I'm writing an application that needs to verify HMAC-SHA256 checksums. The code I currently have looks something like this:
static bool VerifyIntegrity(string secret, string checksum, string data)
{
// Verify HMAC-SHA256 Checksum
byte[] key = System.Text.Encoding.UTF8.GetBytes(secret);
byte[] value = System.Text.Encoding.UTF8.GetBytes(data);
byte[] checksum_bytes = System.Text.Encoding.UTF8.GetBytes(checksum);
using (var hmac = new HMACSHA256(key))
{
byte[] expected_bytes = hmac.ComputeHash(value);
return checksum_bytes.SequenceEqual(expected_bytes);
}
}
I know that this is susceptible to timing attacks.
Is there a message digest comparison function in the standard library? I realize I could write my own time hardened comparison method, but I have to believe that this is already implemented elsewhere.
EDIT: Original answer is below - still worth reading IMO, but regarding the timing attack...
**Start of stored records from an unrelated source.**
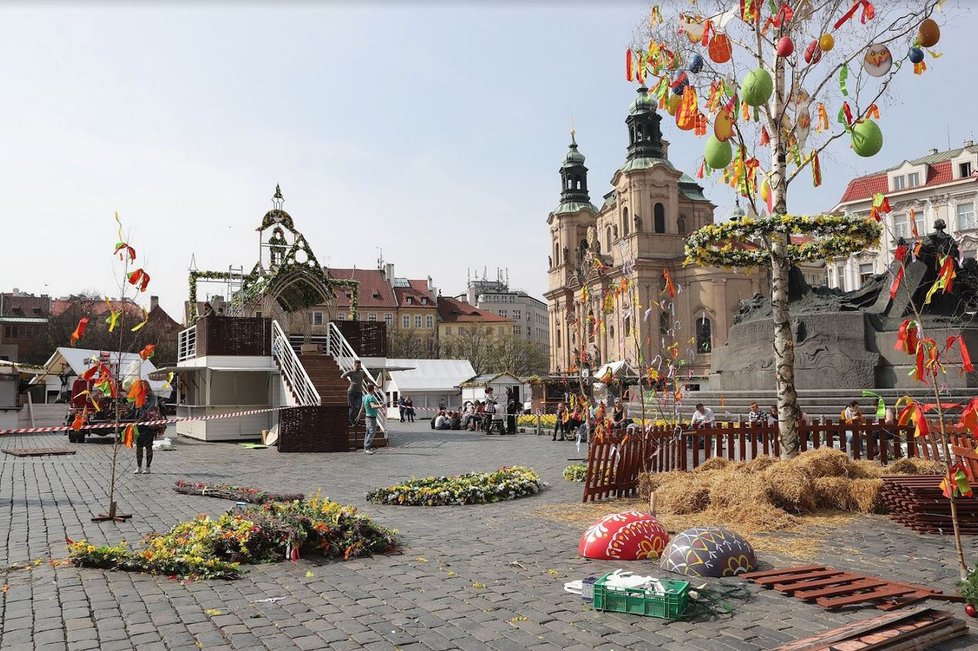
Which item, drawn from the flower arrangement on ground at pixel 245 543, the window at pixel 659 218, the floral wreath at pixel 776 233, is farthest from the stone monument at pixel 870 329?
the window at pixel 659 218

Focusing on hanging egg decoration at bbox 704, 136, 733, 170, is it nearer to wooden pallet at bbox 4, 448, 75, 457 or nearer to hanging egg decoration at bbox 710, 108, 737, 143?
hanging egg decoration at bbox 710, 108, 737, 143

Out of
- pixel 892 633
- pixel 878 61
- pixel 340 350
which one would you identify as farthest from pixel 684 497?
pixel 340 350

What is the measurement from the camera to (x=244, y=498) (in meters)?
11.6

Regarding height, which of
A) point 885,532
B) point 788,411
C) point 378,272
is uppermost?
point 378,272

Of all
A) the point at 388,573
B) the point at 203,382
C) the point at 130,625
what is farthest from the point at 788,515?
the point at 203,382

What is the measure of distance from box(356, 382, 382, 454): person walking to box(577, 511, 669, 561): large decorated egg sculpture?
1361cm

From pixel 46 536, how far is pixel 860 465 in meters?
10.9

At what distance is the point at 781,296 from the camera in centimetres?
1253

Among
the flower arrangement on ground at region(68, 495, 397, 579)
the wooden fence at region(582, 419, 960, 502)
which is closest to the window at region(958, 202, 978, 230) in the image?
the wooden fence at region(582, 419, 960, 502)

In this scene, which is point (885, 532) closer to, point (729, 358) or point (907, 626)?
point (907, 626)

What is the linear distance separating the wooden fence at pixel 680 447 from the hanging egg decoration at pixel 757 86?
17.2 ft

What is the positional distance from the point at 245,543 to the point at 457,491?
4521 millimetres

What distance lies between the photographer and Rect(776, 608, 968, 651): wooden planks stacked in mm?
4816

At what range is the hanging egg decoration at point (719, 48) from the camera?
38.8 ft
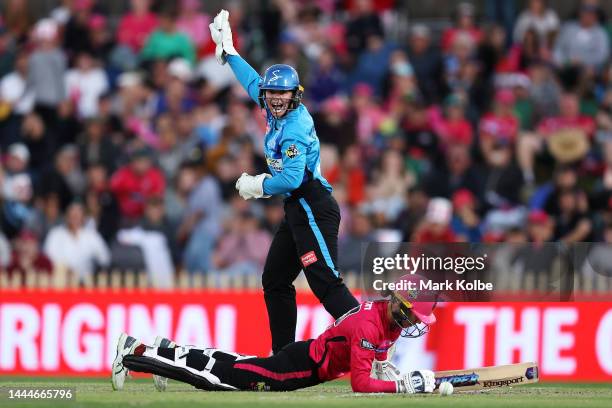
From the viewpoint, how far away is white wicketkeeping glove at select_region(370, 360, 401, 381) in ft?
38.9

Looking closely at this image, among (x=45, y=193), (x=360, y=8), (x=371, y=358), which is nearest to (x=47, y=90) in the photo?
(x=45, y=193)

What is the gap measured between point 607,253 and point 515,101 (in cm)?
521

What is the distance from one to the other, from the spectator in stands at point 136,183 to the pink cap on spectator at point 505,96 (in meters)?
4.44

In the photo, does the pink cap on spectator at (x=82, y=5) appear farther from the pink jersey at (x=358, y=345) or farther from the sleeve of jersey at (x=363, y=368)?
the sleeve of jersey at (x=363, y=368)

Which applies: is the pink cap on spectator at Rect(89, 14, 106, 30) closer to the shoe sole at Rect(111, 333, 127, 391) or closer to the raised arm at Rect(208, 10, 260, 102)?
Result: the raised arm at Rect(208, 10, 260, 102)

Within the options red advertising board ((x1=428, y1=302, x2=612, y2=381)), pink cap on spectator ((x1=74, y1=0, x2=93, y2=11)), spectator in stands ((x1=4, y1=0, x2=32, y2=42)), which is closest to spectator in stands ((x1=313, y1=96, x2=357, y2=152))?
pink cap on spectator ((x1=74, y1=0, x2=93, y2=11))

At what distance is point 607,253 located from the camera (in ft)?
49.5

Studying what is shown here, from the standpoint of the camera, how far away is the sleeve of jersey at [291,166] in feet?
39.7

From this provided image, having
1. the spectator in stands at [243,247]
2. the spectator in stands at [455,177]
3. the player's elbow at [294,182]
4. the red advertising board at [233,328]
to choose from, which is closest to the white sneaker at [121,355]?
the player's elbow at [294,182]

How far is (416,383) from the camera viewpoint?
37.3 feet

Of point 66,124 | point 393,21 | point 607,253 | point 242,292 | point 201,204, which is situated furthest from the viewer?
point 393,21

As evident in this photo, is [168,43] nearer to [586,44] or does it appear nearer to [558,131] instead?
[558,131]

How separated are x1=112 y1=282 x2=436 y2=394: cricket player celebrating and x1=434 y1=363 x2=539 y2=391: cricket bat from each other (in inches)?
15.9

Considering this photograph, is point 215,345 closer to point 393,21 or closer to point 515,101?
point 515,101
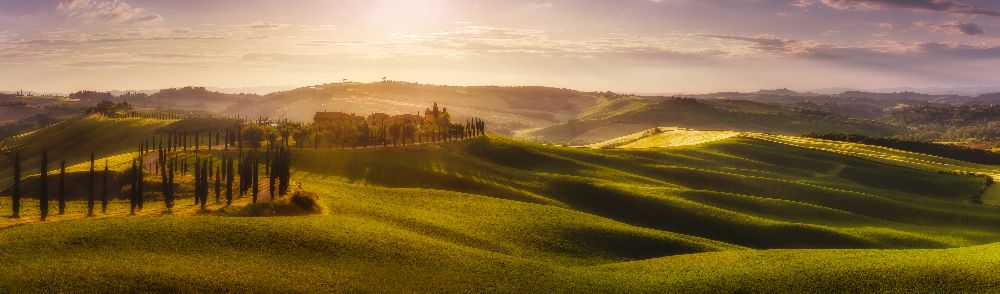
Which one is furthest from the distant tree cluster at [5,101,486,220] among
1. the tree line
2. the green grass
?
the green grass

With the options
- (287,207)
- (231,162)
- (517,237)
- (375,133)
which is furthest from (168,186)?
(375,133)

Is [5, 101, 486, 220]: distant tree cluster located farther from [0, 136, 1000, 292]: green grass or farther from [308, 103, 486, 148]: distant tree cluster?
[0, 136, 1000, 292]: green grass

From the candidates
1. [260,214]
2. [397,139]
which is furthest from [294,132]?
[260,214]

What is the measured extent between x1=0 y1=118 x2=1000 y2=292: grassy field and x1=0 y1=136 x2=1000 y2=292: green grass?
0.24 metres

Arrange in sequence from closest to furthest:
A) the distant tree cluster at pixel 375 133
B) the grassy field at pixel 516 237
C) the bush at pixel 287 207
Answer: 1. the grassy field at pixel 516 237
2. the bush at pixel 287 207
3. the distant tree cluster at pixel 375 133

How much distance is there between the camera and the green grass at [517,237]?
165ft

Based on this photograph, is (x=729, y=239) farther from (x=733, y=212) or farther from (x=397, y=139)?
(x=397, y=139)

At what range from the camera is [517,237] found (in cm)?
7681

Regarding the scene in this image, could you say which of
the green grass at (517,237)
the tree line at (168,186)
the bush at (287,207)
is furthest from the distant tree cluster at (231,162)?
the bush at (287,207)

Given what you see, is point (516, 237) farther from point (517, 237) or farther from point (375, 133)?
point (375, 133)

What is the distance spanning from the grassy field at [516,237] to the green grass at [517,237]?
24 centimetres

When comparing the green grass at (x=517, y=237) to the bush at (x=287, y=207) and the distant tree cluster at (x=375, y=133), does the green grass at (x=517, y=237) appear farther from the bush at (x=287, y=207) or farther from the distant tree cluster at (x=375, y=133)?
the distant tree cluster at (x=375, y=133)

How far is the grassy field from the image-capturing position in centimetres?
5025

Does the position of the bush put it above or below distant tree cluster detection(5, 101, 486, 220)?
below
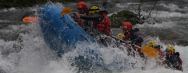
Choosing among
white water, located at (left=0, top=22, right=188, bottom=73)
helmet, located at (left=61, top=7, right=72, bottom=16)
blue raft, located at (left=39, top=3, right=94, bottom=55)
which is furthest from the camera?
white water, located at (left=0, top=22, right=188, bottom=73)

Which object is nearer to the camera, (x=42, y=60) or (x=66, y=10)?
(x=66, y=10)

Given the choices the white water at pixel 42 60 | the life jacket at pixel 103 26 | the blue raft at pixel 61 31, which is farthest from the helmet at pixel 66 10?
the life jacket at pixel 103 26

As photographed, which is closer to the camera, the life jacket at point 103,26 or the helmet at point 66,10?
the helmet at point 66,10

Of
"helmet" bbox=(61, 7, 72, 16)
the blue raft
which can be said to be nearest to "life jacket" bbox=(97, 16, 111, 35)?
the blue raft

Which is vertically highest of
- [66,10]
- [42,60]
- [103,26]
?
[66,10]

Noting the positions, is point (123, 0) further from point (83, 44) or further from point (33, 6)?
point (83, 44)

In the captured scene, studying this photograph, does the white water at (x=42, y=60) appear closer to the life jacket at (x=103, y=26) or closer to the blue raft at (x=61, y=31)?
the blue raft at (x=61, y=31)

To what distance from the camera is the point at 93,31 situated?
39.1ft

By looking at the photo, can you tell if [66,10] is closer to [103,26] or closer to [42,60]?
[103,26]

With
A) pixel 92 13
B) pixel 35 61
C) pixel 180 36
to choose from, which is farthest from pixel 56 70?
pixel 180 36

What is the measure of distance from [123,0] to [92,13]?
1518cm

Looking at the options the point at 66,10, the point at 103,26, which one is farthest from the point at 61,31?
the point at 103,26

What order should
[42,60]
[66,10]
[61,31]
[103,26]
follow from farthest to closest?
[42,60] → [103,26] → [61,31] → [66,10]

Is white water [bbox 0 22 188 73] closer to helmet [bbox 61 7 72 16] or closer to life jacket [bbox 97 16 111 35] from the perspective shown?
life jacket [bbox 97 16 111 35]
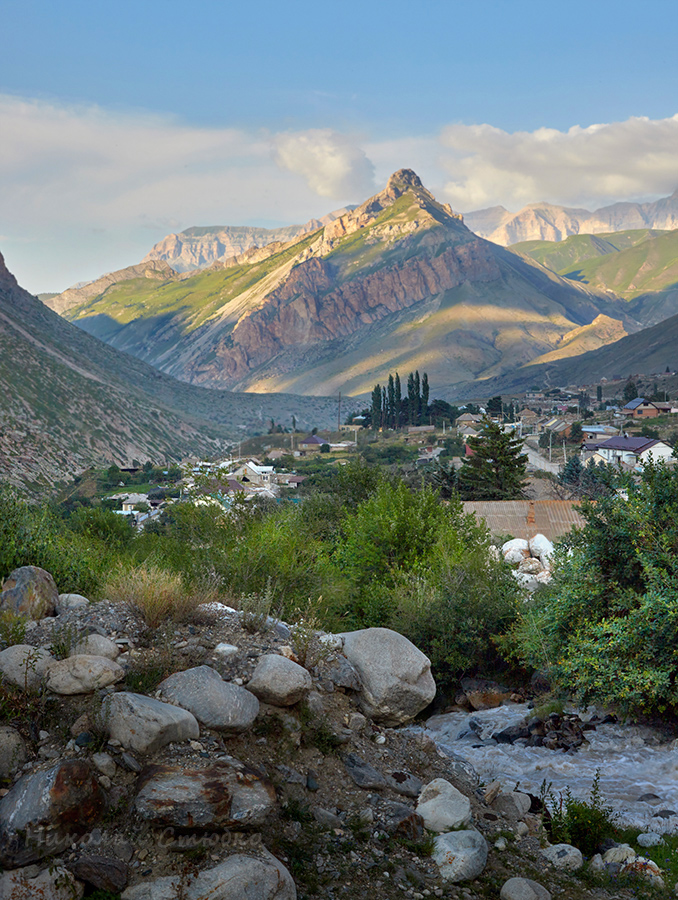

The page you referenced gives some interesting points about compiler optimizations. Given that you know the two byte arrays will be the same length (assuming the size of the checksum isn't particularly secret, you can immediately return if the lengths are different) you might try something like this:
public static bool CompareArraysExhaustively(byte[] first, byte[] second)
{
if (first.Length != second.Length)
{
return false;
}
bool ret = true;
for (int i = 0; i < first.Length; i++)
{
ret = ret & (first[i] == second[i]);
}
return ret;
}
Now that still won't take the same amount of time for all inputs - if the two arrays are both in L1 cache for example, it's likely to be faster than if it has to be fetched from main memory. However, I suspect that is unlikely to cause a significant issue from a security standpoint.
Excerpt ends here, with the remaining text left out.